I noticed his phone at an awkward angle in his hand, in the same manner I would use if I was completing an interview. I looked from his phone to his face.

I doubled down, complaining about nonstop noise in their rental and told him I had been trying not to complain to his landlord, another condo unit owner whose number I was not shy about using after I came home to a raining kitchen — and more than $1,000 in repairs that my insurance company (luckily) covered. I told him they needed to figure out how to do it quieter because I didn’t want to hear it.

When I said I was trying not to call his girlfriend’s landlord, he nonchalantly said, “Call him.” (Her boyfriend is not an official tenant nor is his name on the mailbox.) But then something odd happened. He jogged up the stairs without another word.

Twenty-four hours later, I got a spam email from a blocked address. It came from a condo board member I have never fully gotten along with for almost eight years, claiming he had “proof” that I was “bothering” the people upstairs. Apparently these two guys had been gossiping about me.


Overweight man wearing a Bluetooth earpiece and a yellow and silver safety vest scowls in a lobby, looking at signs on a tack board.
Based on a true story (Photo credit: ChatGPT Photo Generator)

My first thought was, “The audacity of these two — after almost a year of me desperately trying to tolerate and ignore nonstop pacing and noise, they ran and tattled to the same person who walks into lobbies and rips tack boards off the wall when he’s not too busy leaving post-it notes complaining about people he’s recording on the basement lobby camera.”

Suddenly, the phone positioning of the tenant’s boyfriend came back to my mind.

He’d apparently been ballsy enough to record the two of us talking without telling me — in a two-party consent state where you cannot legally record a conversation without letting the other party know. As much digging into law books as I had to do for a pro se Small Claims case, I knew Casper put him up to it and thought that was dumb. I grabbed my own phone, called the tenant’s landlord first and spoke with my legal counsel second. It’s been much quieter ever since and promises were made to buy rugs to avoid this repeat situation.

Is it legal to record a noisy dog in a two-party consent state?

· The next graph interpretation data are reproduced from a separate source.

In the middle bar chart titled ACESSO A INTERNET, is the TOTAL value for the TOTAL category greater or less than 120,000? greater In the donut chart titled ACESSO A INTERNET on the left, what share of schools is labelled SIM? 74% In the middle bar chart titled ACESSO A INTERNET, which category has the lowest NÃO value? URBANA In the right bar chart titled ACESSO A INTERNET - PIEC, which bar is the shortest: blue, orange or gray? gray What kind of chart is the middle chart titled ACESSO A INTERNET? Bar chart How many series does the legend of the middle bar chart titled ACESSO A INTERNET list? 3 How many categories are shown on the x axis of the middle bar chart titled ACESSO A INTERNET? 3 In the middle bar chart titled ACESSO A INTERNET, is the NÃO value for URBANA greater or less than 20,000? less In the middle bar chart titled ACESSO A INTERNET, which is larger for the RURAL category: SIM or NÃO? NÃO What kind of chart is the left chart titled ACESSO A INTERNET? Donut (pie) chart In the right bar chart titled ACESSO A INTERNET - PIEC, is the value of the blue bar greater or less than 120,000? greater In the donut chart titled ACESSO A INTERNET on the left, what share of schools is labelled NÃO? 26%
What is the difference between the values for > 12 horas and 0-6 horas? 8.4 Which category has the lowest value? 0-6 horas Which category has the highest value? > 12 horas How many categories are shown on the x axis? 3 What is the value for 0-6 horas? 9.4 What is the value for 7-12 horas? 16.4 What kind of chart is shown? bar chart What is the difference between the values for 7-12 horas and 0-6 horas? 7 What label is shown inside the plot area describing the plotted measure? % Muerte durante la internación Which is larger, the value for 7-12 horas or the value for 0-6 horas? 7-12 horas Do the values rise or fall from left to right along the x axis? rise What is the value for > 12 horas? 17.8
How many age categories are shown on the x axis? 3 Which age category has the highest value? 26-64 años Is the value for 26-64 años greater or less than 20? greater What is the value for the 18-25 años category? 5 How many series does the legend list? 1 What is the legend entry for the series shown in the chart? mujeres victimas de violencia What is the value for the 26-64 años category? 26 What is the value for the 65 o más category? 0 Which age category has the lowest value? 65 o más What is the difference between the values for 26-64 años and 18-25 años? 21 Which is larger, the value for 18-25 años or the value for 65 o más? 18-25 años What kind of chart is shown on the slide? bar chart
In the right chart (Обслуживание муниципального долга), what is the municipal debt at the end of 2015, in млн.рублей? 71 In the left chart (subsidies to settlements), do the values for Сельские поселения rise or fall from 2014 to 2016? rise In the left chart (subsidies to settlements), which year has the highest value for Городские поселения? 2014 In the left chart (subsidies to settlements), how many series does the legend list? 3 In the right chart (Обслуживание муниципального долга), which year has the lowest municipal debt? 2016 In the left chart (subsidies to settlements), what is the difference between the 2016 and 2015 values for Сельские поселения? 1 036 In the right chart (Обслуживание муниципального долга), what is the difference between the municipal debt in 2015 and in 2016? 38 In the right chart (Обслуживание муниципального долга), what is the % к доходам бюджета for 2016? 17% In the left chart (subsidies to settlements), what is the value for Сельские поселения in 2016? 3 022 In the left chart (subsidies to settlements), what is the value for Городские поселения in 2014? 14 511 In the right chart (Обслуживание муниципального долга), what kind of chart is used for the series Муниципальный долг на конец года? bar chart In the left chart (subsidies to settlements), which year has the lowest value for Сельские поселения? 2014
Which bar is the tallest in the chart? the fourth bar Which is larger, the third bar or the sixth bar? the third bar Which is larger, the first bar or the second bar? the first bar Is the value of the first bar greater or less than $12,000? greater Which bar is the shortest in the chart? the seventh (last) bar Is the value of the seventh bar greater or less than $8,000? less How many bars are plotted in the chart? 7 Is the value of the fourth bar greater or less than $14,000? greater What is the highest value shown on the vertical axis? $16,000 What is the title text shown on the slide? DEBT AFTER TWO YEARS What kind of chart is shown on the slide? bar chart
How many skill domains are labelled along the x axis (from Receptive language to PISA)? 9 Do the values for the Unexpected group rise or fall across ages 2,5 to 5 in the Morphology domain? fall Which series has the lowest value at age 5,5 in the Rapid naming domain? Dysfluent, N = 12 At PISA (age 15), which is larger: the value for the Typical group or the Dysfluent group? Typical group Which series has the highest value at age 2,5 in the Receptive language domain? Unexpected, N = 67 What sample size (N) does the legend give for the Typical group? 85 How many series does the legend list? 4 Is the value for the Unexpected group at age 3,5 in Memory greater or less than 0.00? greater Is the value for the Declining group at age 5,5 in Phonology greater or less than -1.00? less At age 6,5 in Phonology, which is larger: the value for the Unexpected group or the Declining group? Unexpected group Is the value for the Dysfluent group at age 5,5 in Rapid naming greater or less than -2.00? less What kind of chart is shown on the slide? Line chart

But that altercation also made me wonder how neighbors handle complaints when it’s a noisy dog instead of a noisy human. In my own dog’s case, she’d been a church mouse through 95% of the banging, dragging and moaning for over a year. She would occasionally growl and then take off running to one of two crates if the noise was prolonged. However, it was only when it arrived at my door that the tenant’s boyfriend finally heard how unhappy my own dog can really sound.

But what if the tables were turned and I was the loud neighbor? Would my upstairs neighbor be at risk of a felony (Section 5/14-2 is a Class 4 felony, or one to three years of imprisonment) for recording my dog — and possibly private conversations in my unit — without my knowledge and at my front door?